The companies named in the inspector general’s report did not respond immediately to requests for comment.

Doctors agree that Medicaid patients may not wait for the insurer to approve the care, let alone reverse its decision. “You don’t always have the opportunity to see a patient, send in a prior authorization request and schedule them back in,” said Dr. Matthew Stinson, who works at the Jordan Valley Community Health Center in Springfield, Missouri, which sees a large number of Medicaid patients. “It’s an access problem.”

Some of the clinic’s patients will skip care, he said. When an insurer denies an ultrasound for a pregnant woman, the center may decide to perform the test anyway because she may not return. “We don’t necessarily get paid for that ultrasound,” Stinson said.

The concern over inappropriate denials is not limited to Medicaid. Last year, the same investigators examined denials among private Medicare Advantage plans and found that some of the care that was rejected may have, in fact, been medically necessary. While the current report did not look at whether the Medicaid denials were valid, the investigators emphasized that the insurers were much more aggressive in refusing to authorize care under Medicaid than under Medicare, the federal program for the elderly and disabled.

The companies denied one of eight requests in 2019, roughly two times the rate under Medicare Advantage, they said. Unlike with Medicare, if an insurer refuses to authorize treatment, patients are not automatically provided with an outside medical opinion as part of their appeal. They are entitled to a state hearing.

“These differences in oversight and access to external medical reviews between the two programs raise concerns about health equity and access to care for Medicaid managed care enrollees,” the investigators said.

Patients also complain that it’s difficult to get care under these plans. Bri Moss, 34, in Dubuque, Iowa, has been diagnosed with diabetes since she was 12, but struggled to get her Medicaid plan to approve a doctor-recommended new insulin pump to help control her blood sugar.

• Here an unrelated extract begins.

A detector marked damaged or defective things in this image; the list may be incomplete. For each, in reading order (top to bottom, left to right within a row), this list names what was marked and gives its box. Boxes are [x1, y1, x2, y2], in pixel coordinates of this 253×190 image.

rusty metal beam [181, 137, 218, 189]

“It might be a game changer for me,” said Moss, who added that her insurer initially would not cover it. Working with People’s Action, a national advocacy network, and a sister organization, Iowa Citizens for Community Improvement, where she is a member, Moss eventually won an appeal to get the device covered.

The investigators also found that state oversight of coverage denials was lax. Many states do not routinely examine the insurers’ denials nor collect information about how many times a plan denies requests for prior authorization. They do not make sure people can get another medical opinion if they want to appeal. The lack of review makes it challenging for federal and state officials to know if the insurers “are living up to their commitments to ensure coverage of medically necessary health care,” according to the report.

“In the absence of federal requirements, we see these three tools being used inconsistently,” said Rosemary Bartholomew, who helped lead the team that developed the report.

States are directly responsible for overseeing insurance providers of Medicaid coverage. But investigators urged the federal Centers for Medicare & Medicaid Services to require more oversight.

In the report, federal officials did not say whether they agreed with the investigators’ recommendations, and CMS said it planned to review the report’s findings to determine any next steps.

The denial rates recorded by the investigators varied widely by insurer and by state. The investigators looked at 115 managed care organizations in 37 states operated by the seven multistate insurers with the highest Medicaid enrollment, representing about 30 million people in 2019. They requested information about denials from the insurers and surveyed the states about their oversight role.

Elevance, the for-profit insurer previously known as Anthem, had plans with denial rates that varied from 6% to 34%, while UnitedHealthcare had plans that had rates ranging from 7% to 27%.

“Although any individual prior authorization denial may be appropriate, it is unclear why some MCOs,” or managed care organizations, “had rates of prior authorization denials that were so much higher than their peers,” the investigators said.